Facebook, Instagram and WhatsApp all stopped working today with the root cause a failed BGP update, But what is BGP?
Border Gateway Protocol (BGP) is a standardised gateway protocol that exchanges routing information across autonomous systems (AS) on the Internet.
Border Gateway Protocol is the protocol that makes the Internet work. Networks or autonomous systems that need to interact with each other do so through peering, which is made possible with BGP.
When one network router is connected to other networks it cannot determine which network is the best network to send its data to by itself. Border Gateway Protocol considers all peering partners that a router has and sends traffic to the router that is closest to the data’s destination. This communication is possible because, at boot, BGP allows peers to communicate their routing information and then stores that information in a Routing Information Base (RIB).

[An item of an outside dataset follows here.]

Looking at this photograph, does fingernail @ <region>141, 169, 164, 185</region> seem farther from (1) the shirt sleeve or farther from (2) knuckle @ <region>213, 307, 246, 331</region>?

Issues with Border Gateway Protocol
Border Gateway Protocol was originally created in 1989 as a quick fix for the Internet but it has remained the primary protocol for long-distance traffic. Since then, however, cyber threats have evolved and BGP has not kept up.
Border Gateway Protocol abuse is called BGP hijacking which is possible because the protocol relies on trusting advertised routes. There have been multiple attempts at making a more secure version of BGP but implementation is extremely problematic. Most of the new versions are unable to communicate with standard BGP which means that every AS across the world would have to adopt the new protocol simultaneously.

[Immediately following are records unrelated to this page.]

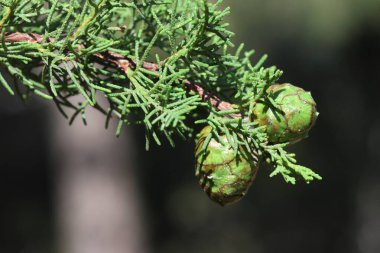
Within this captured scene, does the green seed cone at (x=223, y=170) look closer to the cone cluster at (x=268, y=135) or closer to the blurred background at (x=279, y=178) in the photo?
the cone cluster at (x=268, y=135)

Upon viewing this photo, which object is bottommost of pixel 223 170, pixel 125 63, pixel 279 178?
pixel 279 178

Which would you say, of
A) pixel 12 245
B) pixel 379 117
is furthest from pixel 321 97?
pixel 12 245

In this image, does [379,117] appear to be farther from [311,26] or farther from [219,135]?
[219,135]

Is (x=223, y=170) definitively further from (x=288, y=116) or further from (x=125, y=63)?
(x=125, y=63)

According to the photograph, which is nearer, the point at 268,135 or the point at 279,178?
the point at 268,135

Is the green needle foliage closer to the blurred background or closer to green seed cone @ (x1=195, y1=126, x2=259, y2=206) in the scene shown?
green seed cone @ (x1=195, y1=126, x2=259, y2=206)

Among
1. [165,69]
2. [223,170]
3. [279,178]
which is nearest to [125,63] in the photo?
[165,69]

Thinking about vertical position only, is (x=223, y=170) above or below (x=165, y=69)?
below

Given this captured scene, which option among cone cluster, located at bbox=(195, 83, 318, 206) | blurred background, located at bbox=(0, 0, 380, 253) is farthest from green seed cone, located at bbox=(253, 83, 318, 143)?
blurred background, located at bbox=(0, 0, 380, 253)
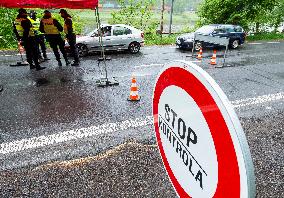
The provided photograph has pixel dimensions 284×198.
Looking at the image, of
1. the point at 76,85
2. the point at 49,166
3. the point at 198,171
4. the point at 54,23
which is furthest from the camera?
the point at 54,23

A few BGP incidents that have taken place in the past include:
In 2004, TTNet, a Turkish Internet service provider (ISP), advertised bad BGP routes that claimed they were the best destination for all traffic on the Internet. The issues only lasted one day but many people across the world were unable to access the Internet.
In 2008, a Pakistani ISP attempted to block Pakistani users from accessing YouTube by routing traffic to a black hole. The route was accidentally advertised to neighbouring routers which propagated the route across the world. In this instance, YouTube was only inaccessible for several hours.
In 2018 attackers deliberately created bad BGP routes to redirect traffic meant for Amazon’s DNS service. By redirecting the traffic to themselves, they were able to steal $100,000 of cryptocurrency.